Although novel, our study is not without limitations. While the largest study to date, our sample size is somewhat modest. Men from a fertility clinic are a selective population that potentially limit their generalizability to the men from general population (Hotaling et al., 2012). However, the semen quality of these men is comparable with the semen quality of men from the general population. Due to limited studies characterizing PFRs in male cohorts, we are unable to conclude the PFR concentrations found in our study do not reflect levels in the general population or that men from a fertility clinic would respond differently to PFR exposure.

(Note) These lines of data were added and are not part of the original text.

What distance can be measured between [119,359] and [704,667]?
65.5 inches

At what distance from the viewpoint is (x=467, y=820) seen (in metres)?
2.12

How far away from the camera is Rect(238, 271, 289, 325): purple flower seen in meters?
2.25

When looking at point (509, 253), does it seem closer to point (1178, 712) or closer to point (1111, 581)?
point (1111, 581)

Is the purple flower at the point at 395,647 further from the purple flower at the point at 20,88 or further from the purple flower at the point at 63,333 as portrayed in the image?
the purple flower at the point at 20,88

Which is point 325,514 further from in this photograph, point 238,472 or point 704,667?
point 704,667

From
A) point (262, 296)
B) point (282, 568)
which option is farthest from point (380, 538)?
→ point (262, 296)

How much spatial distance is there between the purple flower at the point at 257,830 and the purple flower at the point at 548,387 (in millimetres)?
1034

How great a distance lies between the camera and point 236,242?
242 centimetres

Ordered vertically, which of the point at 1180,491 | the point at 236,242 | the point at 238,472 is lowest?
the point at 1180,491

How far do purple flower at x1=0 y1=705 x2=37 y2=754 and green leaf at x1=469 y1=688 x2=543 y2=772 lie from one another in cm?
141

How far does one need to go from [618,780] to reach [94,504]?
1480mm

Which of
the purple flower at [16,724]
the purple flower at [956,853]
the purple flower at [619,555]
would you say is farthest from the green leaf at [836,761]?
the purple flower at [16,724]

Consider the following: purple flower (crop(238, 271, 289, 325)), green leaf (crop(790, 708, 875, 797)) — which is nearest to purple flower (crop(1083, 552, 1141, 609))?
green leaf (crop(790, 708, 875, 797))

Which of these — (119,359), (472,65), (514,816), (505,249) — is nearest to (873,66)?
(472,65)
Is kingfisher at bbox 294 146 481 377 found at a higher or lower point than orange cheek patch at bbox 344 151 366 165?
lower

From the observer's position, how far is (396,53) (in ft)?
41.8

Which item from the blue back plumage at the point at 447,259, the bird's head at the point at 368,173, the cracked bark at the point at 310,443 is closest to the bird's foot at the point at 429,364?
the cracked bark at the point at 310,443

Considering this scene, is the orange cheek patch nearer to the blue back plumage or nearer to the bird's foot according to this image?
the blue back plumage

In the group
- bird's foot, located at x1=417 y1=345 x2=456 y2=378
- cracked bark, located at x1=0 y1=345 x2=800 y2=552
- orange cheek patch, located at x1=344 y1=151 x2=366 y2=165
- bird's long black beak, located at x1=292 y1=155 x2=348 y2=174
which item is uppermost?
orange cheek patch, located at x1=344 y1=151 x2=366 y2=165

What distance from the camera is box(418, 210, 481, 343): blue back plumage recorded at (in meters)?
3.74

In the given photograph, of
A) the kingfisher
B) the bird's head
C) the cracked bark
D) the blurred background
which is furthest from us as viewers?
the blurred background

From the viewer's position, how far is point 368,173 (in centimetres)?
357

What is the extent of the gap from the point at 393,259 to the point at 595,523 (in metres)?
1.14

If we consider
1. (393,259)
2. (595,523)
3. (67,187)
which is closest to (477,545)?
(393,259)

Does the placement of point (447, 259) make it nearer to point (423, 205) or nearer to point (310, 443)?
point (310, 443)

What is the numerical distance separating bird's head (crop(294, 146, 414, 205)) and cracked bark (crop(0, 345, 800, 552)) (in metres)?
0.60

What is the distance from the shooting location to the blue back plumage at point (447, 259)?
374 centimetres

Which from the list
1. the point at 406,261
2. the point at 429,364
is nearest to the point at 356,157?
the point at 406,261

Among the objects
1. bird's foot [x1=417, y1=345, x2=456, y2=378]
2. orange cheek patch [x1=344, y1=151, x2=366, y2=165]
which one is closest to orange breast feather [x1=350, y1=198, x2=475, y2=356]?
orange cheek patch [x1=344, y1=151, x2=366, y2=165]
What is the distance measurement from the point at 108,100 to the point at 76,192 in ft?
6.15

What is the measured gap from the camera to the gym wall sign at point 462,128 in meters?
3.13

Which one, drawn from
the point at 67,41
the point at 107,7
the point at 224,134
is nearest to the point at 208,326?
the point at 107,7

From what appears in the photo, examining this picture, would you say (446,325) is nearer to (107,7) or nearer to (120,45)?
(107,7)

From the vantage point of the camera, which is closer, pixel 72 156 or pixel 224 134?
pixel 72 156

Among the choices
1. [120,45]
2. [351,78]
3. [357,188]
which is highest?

Concentrations of PFRs in our sample are similar to those measured among the female partners of the EARTH study cohort (Carignan et al., 2017), yet considerably lower compared to more recent samples of pregnant women in Durham, North Carolina (Hoffman et al., 2017b) and Shanghai, Chania (Feng et al., 2016). Contrary to PBDEs which have a long half-life, PFRs are less-persistent and samples are subject to exposure misclassification since urinary metabolite levels may reflect exposure only hours or days prior to sample collection. However, we attempted to reduce this source of error by collecting up to five urine samples per participant and previously reported levels remain moderately stable over a three month period (Meeker et al., 2013a). Finally, while we analyzed five commonly used PFR metabolites, there are other PFRs in use that should be the focus of future investigations. Thus, our results cannot conclusively determine a lack of association with all PFR metabolites.